- EXERCISE BRIEF:
Scan the records for the line containing "When comparing"; extract it and all later lines, verbatim, through the end, and nothing before it.
────────────────────────────────────────
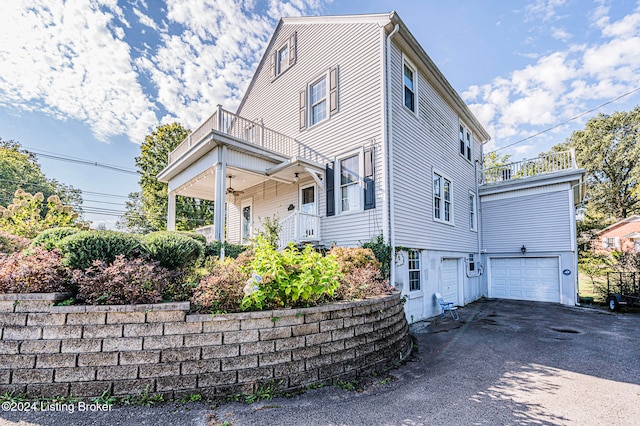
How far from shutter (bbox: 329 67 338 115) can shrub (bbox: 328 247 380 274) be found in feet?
15.2

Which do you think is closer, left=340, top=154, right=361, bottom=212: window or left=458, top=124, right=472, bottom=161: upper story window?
left=340, top=154, right=361, bottom=212: window

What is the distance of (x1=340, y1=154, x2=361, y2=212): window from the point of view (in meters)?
8.11

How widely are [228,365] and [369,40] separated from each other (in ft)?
28.1

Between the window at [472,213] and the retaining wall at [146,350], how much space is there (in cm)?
1100

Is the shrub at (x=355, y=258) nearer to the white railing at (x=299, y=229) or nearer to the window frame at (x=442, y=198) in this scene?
the white railing at (x=299, y=229)

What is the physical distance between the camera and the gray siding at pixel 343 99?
773cm

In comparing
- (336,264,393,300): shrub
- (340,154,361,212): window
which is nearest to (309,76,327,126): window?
(340,154,361,212): window

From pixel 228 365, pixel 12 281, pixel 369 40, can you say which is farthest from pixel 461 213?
pixel 12 281

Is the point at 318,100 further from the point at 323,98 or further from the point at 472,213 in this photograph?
the point at 472,213

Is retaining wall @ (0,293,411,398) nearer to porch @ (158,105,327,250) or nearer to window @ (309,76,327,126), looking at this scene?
porch @ (158,105,327,250)

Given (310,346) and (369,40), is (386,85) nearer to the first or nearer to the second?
(369,40)

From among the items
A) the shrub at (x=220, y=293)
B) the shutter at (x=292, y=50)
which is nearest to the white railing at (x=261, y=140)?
the shutter at (x=292, y=50)

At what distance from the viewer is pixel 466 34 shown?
32.2ft

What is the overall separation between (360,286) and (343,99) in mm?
6039
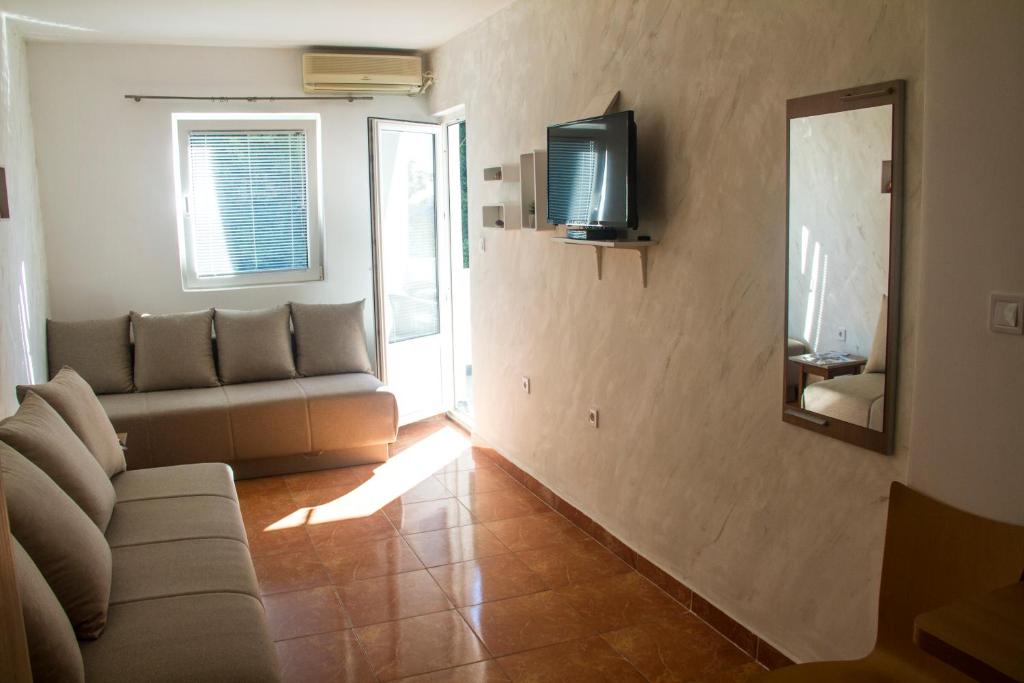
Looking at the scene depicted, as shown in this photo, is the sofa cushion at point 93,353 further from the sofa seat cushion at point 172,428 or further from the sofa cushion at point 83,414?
the sofa cushion at point 83,414

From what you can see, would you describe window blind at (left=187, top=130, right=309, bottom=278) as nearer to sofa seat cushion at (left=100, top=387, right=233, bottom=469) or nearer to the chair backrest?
sofa seat cushion at (left=100, top=387, right=233, bottom=469)

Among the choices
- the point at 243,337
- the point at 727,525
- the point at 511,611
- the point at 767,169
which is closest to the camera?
the point at 767,169

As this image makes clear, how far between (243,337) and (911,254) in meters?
4.38

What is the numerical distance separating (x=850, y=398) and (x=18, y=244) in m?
4.28

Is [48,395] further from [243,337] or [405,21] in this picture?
[405,21]

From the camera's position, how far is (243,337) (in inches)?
223

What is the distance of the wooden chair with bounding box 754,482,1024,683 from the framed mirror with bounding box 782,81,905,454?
0.28 meters

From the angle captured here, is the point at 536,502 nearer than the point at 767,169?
No

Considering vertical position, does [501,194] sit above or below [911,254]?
above

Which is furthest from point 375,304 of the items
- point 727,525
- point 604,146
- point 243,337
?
point 727,525

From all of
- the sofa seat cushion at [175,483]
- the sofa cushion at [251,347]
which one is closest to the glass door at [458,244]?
the sofa cushion at [251,347]

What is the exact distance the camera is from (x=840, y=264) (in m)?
2.53

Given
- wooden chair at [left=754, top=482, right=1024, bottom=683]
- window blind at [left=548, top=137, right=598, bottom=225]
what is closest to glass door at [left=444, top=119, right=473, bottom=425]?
window blind at [left=548, top=137, right=598, bottom=225]

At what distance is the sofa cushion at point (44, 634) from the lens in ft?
6.24
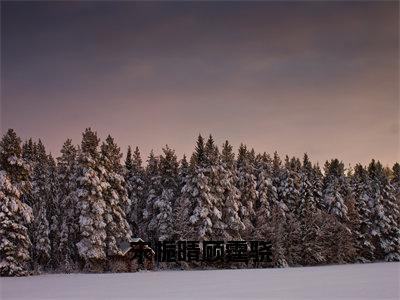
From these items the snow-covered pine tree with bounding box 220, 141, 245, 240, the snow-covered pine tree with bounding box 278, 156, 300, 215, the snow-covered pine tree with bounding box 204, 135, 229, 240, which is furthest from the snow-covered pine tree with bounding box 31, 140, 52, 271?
the snow-covered pine tree with bounding box 278, 156, 300, 215

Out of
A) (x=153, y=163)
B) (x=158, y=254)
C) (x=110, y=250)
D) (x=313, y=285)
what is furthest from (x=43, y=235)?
(x=313, y=285)

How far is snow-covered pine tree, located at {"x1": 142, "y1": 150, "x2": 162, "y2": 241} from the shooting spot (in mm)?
66938

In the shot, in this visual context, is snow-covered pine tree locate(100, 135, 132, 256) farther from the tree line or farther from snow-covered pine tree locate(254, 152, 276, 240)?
snow-covered pine tree locate(254, 152, 276, 240)

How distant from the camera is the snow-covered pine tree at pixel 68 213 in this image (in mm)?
56656

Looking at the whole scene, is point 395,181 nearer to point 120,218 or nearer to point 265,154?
point 265,154

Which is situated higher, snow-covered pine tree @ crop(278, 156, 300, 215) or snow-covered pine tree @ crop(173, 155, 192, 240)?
snow-covered pine tree @ crop(278, 156, 300, 215)

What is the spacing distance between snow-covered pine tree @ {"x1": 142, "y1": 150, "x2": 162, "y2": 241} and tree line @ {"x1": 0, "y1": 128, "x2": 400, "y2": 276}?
0.14 m

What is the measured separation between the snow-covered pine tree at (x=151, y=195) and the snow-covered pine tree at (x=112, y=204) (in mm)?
4455

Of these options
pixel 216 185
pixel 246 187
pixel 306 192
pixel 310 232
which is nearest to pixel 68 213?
pixel 216 185

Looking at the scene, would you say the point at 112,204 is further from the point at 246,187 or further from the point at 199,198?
the point at 246,187

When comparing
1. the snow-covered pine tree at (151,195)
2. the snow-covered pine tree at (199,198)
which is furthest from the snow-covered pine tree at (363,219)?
the snow-covered pine tree at (151,195)

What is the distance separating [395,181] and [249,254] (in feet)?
146

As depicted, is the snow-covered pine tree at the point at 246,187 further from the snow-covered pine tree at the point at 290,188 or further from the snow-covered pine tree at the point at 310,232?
the snow-covered pine tree at the point at 310,232

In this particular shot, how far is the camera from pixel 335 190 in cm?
7819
────────────────────────────────────────
- ANSWER TO THIS EXERCISE:
When comparing
1. the snow-covered pine tree at (151,195)
2. the snow-covered pine tree at (199,198)
which is furthest from the snow-covered pine tree at (363,219)?
the snow-covered pine tree at (151,195)

What is the distance separating [395,181] and [249,254] (in feet)?
146

As depicted, is the snow-covered pine tree at the point at 246,187 further from the snow-covered pine tree at the point at 290,188 or further from the snow-covered pine tree at the point at 310,232?
the snow-covered pine tree at the point at 310,232

In this particular shot, how far is the camera from pixel 335 190 in cm?
7819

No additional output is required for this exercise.